|Author (Person)||Kotanidis, Silvia|
|Author (Corporate)||European Parliament: European Parliamentary Research Service|
|Series Title||EPRS Briefings|
|Series Details||PE 637.966|
|Publication Date||June 2019|
|Content Type||Research Paper|
The allocation of seats in collegiate organs such as parliaments requires a method to translate votes proportionally into whole seats. The 'd'Hondt method' is a mathematical formula used widely in proportional representation systems, although it leads to less proportional results than other systems for seat allocation such as the Hare-Niemeyer and Sainte-Laguë/Schepers methods. Moreover, it tends to increase the advantage for the electoral lists which gain most votes to the detriment of those with fewer votes. It is, however, effective in facilitating majority formation and thus in securing parliamentary operability.
The d'Hondt method is used by 16 EU Member States for the elections to the European Parliament. Furthermore, it is also used within the Parliament as a formula for distributing the chairs of the parliamentary committees and delegations, as well as to distribute those posts among the national delegations within some political groups. Such proportional distribution of leadership positions within Parliament prevents domination of parliamentary political life by only one or two large political groups, ensuring smaller political groups also have a say on the political agenda. Some argue however that this limits the impact of the election results on the political direction of decision-making within Parliament and call for a 'winner-takes-all' approach instead.

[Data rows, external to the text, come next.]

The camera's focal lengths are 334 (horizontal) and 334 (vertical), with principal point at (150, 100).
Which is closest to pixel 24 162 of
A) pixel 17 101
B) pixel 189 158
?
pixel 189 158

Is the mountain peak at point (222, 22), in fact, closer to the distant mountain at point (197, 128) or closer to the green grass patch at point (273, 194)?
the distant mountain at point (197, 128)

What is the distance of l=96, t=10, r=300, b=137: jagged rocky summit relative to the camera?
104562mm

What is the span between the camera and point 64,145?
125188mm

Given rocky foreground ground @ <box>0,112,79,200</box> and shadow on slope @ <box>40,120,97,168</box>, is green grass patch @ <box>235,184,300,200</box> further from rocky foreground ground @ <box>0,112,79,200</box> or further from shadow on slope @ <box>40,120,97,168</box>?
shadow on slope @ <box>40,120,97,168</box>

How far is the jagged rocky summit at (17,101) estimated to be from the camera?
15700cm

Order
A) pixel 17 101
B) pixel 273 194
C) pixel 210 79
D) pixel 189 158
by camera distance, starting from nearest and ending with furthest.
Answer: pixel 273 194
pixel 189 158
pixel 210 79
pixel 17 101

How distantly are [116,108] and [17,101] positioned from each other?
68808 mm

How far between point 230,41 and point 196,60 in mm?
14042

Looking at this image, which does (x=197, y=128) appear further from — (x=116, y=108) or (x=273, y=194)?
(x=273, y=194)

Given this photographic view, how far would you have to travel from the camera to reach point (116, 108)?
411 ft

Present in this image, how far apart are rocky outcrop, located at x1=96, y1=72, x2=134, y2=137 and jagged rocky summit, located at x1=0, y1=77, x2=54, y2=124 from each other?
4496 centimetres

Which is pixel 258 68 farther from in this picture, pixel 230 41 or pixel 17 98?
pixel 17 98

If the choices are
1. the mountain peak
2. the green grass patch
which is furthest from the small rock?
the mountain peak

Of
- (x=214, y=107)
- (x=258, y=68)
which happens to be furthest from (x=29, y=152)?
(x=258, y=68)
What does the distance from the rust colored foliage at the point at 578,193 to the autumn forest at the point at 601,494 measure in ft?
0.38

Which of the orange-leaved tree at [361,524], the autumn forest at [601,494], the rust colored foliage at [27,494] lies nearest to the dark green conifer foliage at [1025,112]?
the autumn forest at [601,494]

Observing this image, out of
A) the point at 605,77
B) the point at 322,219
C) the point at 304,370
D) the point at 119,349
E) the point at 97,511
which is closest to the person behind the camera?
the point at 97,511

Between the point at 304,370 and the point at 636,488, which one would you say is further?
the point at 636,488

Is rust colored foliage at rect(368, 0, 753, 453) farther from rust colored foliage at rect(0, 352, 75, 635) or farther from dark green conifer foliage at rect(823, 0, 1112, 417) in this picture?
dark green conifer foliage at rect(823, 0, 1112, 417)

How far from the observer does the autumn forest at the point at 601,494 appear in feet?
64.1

Many national parliaments in the EU also distribute committee chairs and other posts proportionally among political groups (either using the d'Hondt method or more informally). Other Member States, however, apply a 'winner-takes-more' approach with only some committee chairs with particular relevance to government scrutiny being reserved for opposition groups, while in the US House of Representatives committee chairs all come from the majority.